Your task: Could you please output only the lines from the one holding "Retro style glass" through the end of the listing below, exactly as written and without pictures?

Collected material:
====

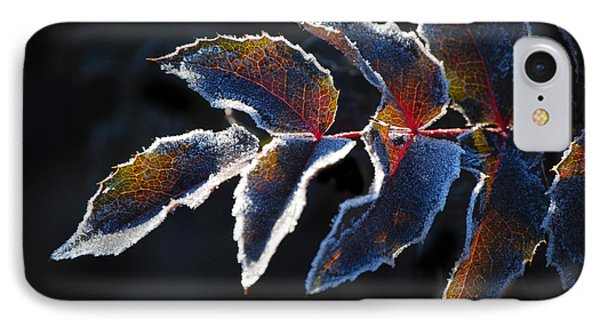 IPhone Case featuring the photograph Deep Frost by Janis Knight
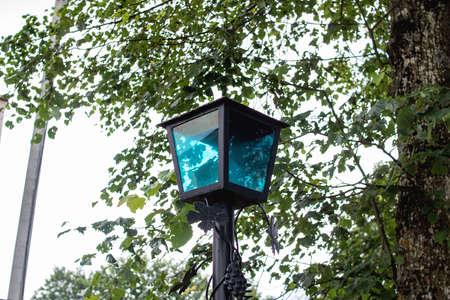 Retro style glass lantern among tree branches close up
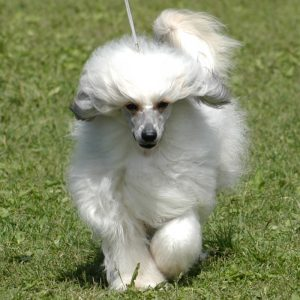 Do chinese crested shed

====

Your solution:
 Retro style glass lantern among tree branches close up
 Do chinese crested shed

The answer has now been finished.